Jim stopped her on her way out of the office.
“Ride down in the elevator with me,” he said.
“I’ve been thinking,” he began as they stood waiting for the car, “you were absolutely right this afternoon. But you won’t last long here.”
“I know it,” she said wryly, getting into the elevator. She shrugged her shoulders.
“Is it true,” he asked, “that you’re a Trotskyite?”
The girl shook her head.
“I’m not even political,” she said.
“But why—?”
“Oh, I don’t know. I do admire Trotsky. He’s the most romantic man in modern times. And you all sounded so smug.” She paused to think. They were standing on the street in the autumn twilight now. “Working on a magazine like the Liberal does make you smug. You keep patting yourself on the back because you’re not working for Hearst. It’s like a lot of kept women feeling virtuous because they’re not streetwalkers. Oh yes, you’re being true to your ideals; and the kept women are being true to Daddy. But what if Daddy went broke, or the ideals ceased to pay a hundred and a quarter a week? What then? You don’t know and you’d rather not think about it. So when something like Trotsky’s writing for Liberty comes up, it makes you nervous, because it reminds you of the whole problem, and you are all awfully quick to say that never, under any circumstances, would you do that.”
“Yes,” Jim said, “I see what you mean. But aren’t you being a little romantic? Aren’t you trying to say that we all ought to starve for our convictions?”
Miss Sargent smiled.
“I won’t say that,
because if I said it, then I ought to go and do it, and I don’t want to. But I do think, somehow, that it ought to be a little bit harder than it is for you Liberal editors. It generally is, for people who are really independent. Society makes them scramble in one way or another. The thing is, Mr. Wendell did scramble, not financially, because he inherited money, but morally and probably socially, a long time ago. And you people are living off the moral income of that fight, just as you are living off his money income.”
“What about you?” said Jim.
“Oh, me, too,” said the girl. “But as you say, I won’t last long. Neither will you, I hope. The Liberal is all right as a stopgap, or as a job to support you while you’re writing a book; but the Liberal is not a way of life. If you begin to think that, you’re finished.”
“What about Mr. Wendell?” said Jim. “It’s a way of life for him.”
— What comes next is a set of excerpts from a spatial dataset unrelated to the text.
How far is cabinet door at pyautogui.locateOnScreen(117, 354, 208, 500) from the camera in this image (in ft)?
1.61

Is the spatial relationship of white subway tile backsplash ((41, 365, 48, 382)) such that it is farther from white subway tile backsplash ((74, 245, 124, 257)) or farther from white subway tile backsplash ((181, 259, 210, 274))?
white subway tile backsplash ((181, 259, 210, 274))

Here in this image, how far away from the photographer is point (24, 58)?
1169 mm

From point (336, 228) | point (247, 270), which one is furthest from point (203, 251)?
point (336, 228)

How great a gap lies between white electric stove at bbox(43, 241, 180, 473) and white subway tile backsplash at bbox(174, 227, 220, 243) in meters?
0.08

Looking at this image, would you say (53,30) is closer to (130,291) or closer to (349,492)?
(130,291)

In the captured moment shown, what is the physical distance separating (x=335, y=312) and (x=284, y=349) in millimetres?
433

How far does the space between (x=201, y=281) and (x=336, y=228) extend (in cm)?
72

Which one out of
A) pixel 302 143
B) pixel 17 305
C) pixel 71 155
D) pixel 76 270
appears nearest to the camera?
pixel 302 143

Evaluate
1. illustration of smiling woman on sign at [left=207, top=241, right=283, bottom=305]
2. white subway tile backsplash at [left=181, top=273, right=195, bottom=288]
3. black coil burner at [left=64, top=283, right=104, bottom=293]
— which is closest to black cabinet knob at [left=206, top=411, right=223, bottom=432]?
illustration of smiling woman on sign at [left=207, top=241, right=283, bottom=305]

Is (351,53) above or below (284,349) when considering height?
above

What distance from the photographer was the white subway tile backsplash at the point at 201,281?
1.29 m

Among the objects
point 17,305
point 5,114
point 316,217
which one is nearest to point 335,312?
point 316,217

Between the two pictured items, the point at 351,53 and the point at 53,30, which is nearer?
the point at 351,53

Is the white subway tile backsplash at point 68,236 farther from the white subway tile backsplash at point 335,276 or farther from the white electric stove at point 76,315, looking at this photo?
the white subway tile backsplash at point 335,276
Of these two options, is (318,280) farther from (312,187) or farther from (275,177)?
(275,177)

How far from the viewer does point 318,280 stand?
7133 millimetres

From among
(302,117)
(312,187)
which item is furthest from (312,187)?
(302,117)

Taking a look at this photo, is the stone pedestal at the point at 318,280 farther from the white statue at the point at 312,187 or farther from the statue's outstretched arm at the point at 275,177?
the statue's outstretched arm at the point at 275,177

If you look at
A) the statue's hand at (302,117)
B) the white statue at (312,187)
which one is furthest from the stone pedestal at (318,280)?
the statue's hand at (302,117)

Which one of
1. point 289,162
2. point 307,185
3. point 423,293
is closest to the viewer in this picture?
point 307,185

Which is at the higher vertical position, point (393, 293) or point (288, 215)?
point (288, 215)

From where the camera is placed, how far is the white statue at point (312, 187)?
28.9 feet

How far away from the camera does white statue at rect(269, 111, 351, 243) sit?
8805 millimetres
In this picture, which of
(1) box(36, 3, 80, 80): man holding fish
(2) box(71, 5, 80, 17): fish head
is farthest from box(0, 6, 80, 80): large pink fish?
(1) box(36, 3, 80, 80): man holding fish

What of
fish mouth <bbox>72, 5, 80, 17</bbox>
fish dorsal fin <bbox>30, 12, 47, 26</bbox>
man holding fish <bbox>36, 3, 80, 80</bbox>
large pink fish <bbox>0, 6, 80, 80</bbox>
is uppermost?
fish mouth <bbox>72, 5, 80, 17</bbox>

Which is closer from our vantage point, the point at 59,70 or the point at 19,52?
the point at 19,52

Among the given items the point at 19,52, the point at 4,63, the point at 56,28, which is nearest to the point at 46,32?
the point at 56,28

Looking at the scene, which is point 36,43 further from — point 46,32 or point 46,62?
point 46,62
“Oh, Mr. Wendell! Mr. Wendell is a crusader. Of course, it’s a way of life for him. An honorable one. But the Liberal puts him in the red every year, while it puts you and me in the black. That’s one reason he’s managed to be serious for seventy years—every word costs him something. The good things in life are not free.”
“Public opinion is against you there,” said Jim.
“Maybe. Well, I must go.” She hesitated a moment. “How does the old man feel about the paper?”
“Worried.”
“Yes,” she said. “Like a self-made man who’s tried to give his children all the advantages he didn’t have. And then they turn out badly, and he can’t understand it. You prove my point for me. Well, good-bye.”
He walked to the subway with her, and all the way home he thought about the conversation. He was very much excited and disturbed. At home he told Nancy what had happened.